MIT spinout Sigilon Therapeutics has partnered with pharmaceutical giant Eli Lilly and Company to develop implantable medical devices that act like “living drug factories,” encapsulating engineered cells that live in the body for months, or years, and produce insulin. Down the road, cells may also be engineered to secrete other hormones, proteins, and antibodies.
By implanting “living drug factories” into the bodies of diabetes patients, researchers believe they could eliminate the everyday hassle of finger pricks and insulin injections.
Sigilon Therapeutics—a company that originated from research conducted at the Massachusetts Institute of Technology and Harvard Medical School—is developing an implantable, insulin-producing device that could replace the constant need for insulin injections to control the disease. They are working with pharmaceutical company Eli Lilly and Company.
Following a minimally invasive procedure, a device comprised of tiny hydrogel beads that encases the cells and protects them from the individual patient’s immune system, is placed in a patient’s body.
The new implant is comprised of encapsulated, engineered cells that produce insulin over the course of months or years.
“This allows us to have ‘living drug factories’ inside our bodies that can deliver therapeutics, at the right amount and in the right location, as needed,” co-founder and co-inventor Daniel Anderson, an associate professor in MIT’s Department of Chemical Engineering, Institute for Medical Engineering and Science, and Koch Institute for Integrative Cancer Research, said in a statement. “The hope is that this living device can be placed in a patient, avoid the need for immune-suppression, and provide long-term therapy.”
Most diabetics have to prick their fingers several times a day to draw blood and test blood-sugar levels. They are then forced to inject themselves with insulin when it is necessary.
While effective, the treatment is often dosed incorrectly, leading to uncontrolled blood sugar levels.
Cell therapy, where patients receive transplanted human cells that secrete a protein, hormone or other agents to fight the disease, also can be used to combat diabetes.
Patients with diabetes receive transplanted pancreatic beta cells, from cadavers, which sense blood sugar levels and produce insulin in response.

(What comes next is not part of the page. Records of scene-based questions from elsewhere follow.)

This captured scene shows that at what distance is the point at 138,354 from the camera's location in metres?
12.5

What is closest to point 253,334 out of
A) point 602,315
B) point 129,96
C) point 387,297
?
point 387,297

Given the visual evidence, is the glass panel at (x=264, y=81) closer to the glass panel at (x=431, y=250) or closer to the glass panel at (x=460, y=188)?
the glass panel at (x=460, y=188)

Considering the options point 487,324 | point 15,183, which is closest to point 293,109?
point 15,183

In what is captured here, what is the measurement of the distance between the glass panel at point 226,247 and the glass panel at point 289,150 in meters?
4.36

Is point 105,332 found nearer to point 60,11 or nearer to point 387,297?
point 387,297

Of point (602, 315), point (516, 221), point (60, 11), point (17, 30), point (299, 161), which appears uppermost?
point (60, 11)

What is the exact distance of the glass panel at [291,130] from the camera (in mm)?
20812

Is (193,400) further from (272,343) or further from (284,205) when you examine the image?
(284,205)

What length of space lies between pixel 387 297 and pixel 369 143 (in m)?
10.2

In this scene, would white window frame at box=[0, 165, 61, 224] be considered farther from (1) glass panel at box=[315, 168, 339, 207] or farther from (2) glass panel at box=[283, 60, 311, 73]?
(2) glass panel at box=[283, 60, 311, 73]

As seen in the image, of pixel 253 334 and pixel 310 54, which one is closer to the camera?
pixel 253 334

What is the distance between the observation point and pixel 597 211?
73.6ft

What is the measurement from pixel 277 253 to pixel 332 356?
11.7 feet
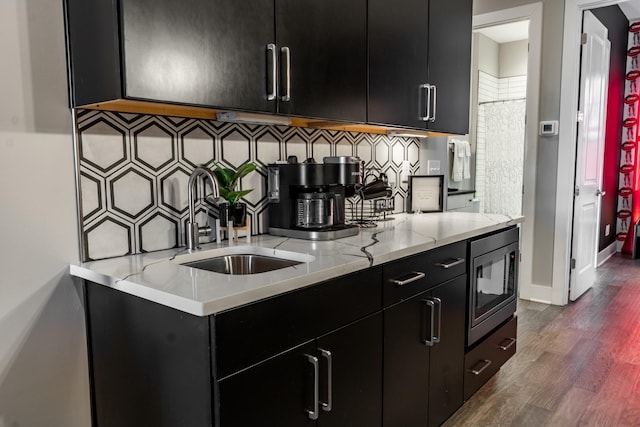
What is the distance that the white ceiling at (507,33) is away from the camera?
218 inches

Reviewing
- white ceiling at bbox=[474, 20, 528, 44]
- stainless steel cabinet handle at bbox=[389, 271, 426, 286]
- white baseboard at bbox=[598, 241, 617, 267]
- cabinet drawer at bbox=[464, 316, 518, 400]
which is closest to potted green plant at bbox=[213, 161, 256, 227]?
stainless steel cabinet handle at bbox=[389, 271, 426, 286]

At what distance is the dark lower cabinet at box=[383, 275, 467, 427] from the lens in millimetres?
1649

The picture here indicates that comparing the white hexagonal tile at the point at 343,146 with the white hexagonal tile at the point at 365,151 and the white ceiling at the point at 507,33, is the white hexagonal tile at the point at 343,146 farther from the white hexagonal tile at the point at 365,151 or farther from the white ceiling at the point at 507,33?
the white ceiling at the point at 507,33

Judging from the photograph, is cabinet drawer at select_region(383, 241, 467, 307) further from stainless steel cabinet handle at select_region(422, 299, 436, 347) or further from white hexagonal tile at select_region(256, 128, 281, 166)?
white hexagonal tile at select_region(256, 128, 281, 166)

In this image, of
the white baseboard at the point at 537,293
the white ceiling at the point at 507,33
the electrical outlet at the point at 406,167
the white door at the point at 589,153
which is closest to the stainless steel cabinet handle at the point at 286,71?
the electrical outlet at the point at 406,167

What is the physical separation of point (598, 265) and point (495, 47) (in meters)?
3.11

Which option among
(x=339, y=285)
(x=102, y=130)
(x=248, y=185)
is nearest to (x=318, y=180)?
(x=248, y=185)

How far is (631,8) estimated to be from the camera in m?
5.02

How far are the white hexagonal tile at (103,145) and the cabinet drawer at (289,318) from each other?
2.43ft

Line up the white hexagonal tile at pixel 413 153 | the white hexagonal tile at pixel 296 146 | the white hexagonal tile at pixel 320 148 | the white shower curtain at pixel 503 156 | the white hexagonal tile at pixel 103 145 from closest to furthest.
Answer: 1. the white hexagonal tile at pixel 103 145
2. the white hexagonal tile at pixel 296 146
3. the white hexagonal tile at pixel 320 148
4. the white hexagonal tile at pixel 413 153
5. the white shower curtain at pixel 503 156

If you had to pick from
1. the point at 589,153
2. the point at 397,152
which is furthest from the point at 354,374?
the point at 589,153

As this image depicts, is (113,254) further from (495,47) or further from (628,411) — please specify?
(495,47)

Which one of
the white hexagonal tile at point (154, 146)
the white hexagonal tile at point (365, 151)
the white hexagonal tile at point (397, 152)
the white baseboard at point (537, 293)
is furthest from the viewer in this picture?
the white baseboard at point (537, 293)

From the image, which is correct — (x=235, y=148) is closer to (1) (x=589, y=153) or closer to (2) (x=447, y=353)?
(2) (x=447, y=353)
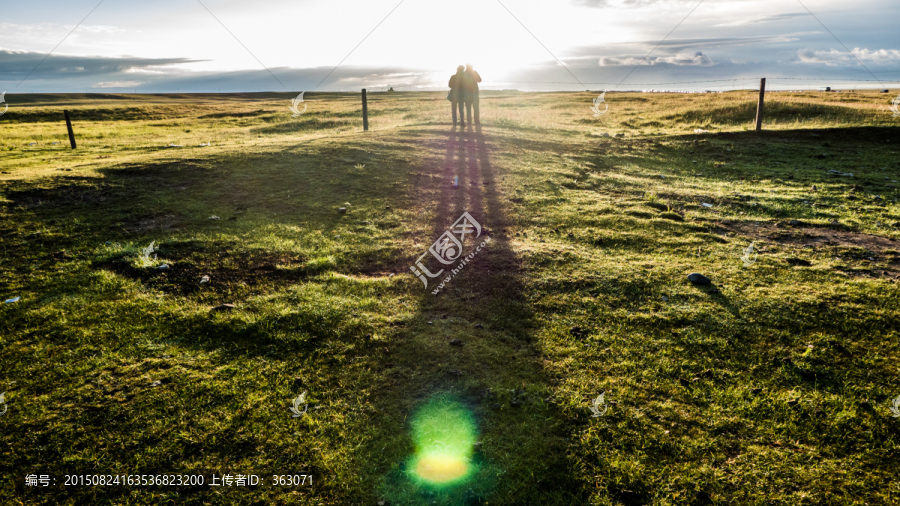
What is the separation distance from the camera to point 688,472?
127 inches

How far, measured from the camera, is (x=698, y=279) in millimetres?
6062

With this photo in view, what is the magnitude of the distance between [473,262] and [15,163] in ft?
52.9

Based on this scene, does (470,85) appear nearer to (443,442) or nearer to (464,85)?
(464,85)

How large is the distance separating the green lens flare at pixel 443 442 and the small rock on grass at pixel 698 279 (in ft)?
13.7

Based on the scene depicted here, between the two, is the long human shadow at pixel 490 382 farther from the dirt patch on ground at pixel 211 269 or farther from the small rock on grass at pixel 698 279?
the small rock on grass at pixel 698 279

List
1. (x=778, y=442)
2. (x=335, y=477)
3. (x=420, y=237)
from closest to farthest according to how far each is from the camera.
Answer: (x=335, y=477) → (x=778, y=442) → (x=420, y=237)

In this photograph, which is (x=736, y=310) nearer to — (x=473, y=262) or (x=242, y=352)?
(x=473, y=262)

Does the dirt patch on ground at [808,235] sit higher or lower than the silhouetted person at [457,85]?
lower

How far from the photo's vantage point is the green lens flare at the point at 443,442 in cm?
325

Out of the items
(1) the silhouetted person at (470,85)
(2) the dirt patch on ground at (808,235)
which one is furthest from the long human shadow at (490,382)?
(1) the silhouetted person at (470,85)

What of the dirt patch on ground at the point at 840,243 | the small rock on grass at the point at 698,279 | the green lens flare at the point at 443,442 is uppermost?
the dirt patch on ground at the point at 840,243

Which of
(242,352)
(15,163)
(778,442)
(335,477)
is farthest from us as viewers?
(15,163)

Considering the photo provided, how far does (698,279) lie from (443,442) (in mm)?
4591

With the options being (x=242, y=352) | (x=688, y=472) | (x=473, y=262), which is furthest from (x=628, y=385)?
(x=242, y=352)
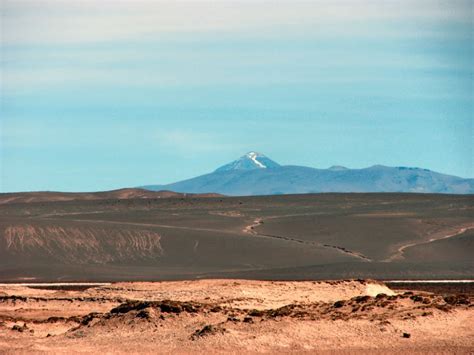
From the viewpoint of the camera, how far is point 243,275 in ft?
171

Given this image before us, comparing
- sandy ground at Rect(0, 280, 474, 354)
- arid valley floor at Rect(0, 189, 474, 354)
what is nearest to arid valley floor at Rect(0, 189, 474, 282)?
arid valley floor at Rect(0, 189, 474, 354)

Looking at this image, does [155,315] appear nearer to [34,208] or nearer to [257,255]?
[257,255]

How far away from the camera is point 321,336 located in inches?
1097

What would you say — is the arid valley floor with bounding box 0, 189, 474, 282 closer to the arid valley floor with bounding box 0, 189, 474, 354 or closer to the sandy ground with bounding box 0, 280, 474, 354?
the arid valley floor with bounding box 0, 189, 474, 354

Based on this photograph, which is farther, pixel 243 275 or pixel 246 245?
pixel 246 245

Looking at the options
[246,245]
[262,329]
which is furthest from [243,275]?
[262,329]

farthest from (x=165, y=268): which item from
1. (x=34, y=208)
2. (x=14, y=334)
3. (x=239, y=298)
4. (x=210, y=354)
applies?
(x=34, y=208)

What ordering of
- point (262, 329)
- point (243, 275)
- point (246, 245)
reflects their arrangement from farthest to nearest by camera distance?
point (246, 245)
point (243, 275)
point (262, 329)

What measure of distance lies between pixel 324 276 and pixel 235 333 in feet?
77.5

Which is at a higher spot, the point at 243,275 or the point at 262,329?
the point at 243,275

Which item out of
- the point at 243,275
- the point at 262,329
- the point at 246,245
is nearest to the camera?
the point at 262,329

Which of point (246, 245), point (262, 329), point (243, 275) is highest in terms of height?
point (246, 245)

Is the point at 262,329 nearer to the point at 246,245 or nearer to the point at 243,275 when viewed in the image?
the point at 243,275

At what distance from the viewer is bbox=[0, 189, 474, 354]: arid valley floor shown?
92.4 feet
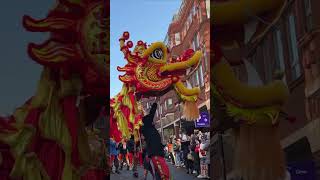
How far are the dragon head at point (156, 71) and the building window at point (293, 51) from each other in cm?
75

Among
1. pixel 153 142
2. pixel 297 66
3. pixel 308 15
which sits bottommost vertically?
pixel 153 142

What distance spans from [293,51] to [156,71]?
0.98 m

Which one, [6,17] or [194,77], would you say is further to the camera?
[6,17]

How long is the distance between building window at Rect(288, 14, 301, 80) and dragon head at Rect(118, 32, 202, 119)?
0.75m

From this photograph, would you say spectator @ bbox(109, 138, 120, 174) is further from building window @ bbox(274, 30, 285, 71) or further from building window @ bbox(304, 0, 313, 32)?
building window @ bbox(304, 0, 313, 32)

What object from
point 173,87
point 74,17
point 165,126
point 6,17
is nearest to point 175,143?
point 165,126

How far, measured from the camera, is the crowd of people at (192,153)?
10.3 ft

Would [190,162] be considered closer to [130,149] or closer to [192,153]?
[192,153]

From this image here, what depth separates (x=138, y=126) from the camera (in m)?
3.26

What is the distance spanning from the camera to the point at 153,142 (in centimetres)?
328

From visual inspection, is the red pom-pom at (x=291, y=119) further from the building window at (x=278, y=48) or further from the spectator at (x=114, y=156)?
the spectator at (x=114, y=156)

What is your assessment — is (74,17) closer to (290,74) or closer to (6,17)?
(6,17)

While this treatment results in the long-term control of blood-sugar levels and makes insulin injections obsolete, it often forces patients to take immune suppressants or their immune systems will reject and kill the foreign cells.
Researchers have recently began to focus on cell encapsulation—surrounding transplanted cells in a thin polymer film to stave off the immune response, while still nourishing the cells. While the therapies have shown potential to treat several diseases like cancer, heart failure, hemophilia, glaucoma and Parkinson’s disease, the treatment has not yet made it to the market.
More than 10 years ago, researchers began to look at developing new technological approaches toward islet cell encapsulation. However, it proved to be a challenge to identify the right material that protected cells but also was essentially invisibly to the immune system.
The majority of the materials placed in the body led to scar tissue accumulation through a process called fibrosis. When medical devices are covered in scar tissue they become isolated from the body, which can block transfer of insulin and cause encapsulated cells to die.
To overcome this obstacle, the researchers combined chemically modified alginate—a polysaccharide that lines the cell walls of brown algae with water to produce a gel that can safely encapsulate cells without limiting function. To ensure that the coating would not cause fibrosis, the researchers attached different molecules to the alginate’s polymer chain, chemically modifying the structure hundreds of times until they found the version that did not provoke an immune response.
“A hydrogel that keeps cells alive and is permeable so that sugar and nutrients can come in and insulin can come out, but still blocks cellular elements of the immune system, like T cells, which can destroy the therapeutic cells inside,” Anderson said.
To test this, the researchers implanted cells encapsulated in their hydrogel into animals and found that the cells immediately produced therapeutic amounts of insulin in response to blood sugar levels. The treatment also kept blood sugar levels under control over the duration of the six-month study and that small capsules of the hydrogel implanted in the patients—which did not contain engineered cells—prevented fibrosis.
“There had been a growing collection of scientific work, taking different approaches to this problem,” Anderson said. “The key challenge was finding materials that avoid scar tissue formation.”